### ACTIVITY
Search the data below for the string "sheets". Extract every line that contains it.

[Stored items]
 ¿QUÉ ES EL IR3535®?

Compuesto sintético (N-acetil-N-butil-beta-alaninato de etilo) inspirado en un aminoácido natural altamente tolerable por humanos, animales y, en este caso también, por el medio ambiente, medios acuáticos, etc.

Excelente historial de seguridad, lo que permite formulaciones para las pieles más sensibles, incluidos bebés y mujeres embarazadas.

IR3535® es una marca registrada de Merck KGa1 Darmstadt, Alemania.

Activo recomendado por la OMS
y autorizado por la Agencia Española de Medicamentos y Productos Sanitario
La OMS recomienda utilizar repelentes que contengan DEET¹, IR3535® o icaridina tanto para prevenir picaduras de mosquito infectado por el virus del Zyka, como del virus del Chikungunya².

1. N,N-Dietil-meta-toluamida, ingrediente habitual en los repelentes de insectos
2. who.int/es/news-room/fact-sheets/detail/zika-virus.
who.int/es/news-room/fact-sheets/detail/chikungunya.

### YOUR SOLUTION
2. who.int/es/news-room/fact-sheets/detail/zika-virus.
who.int/es/news-room/fact-sheets/detail/chikungunya.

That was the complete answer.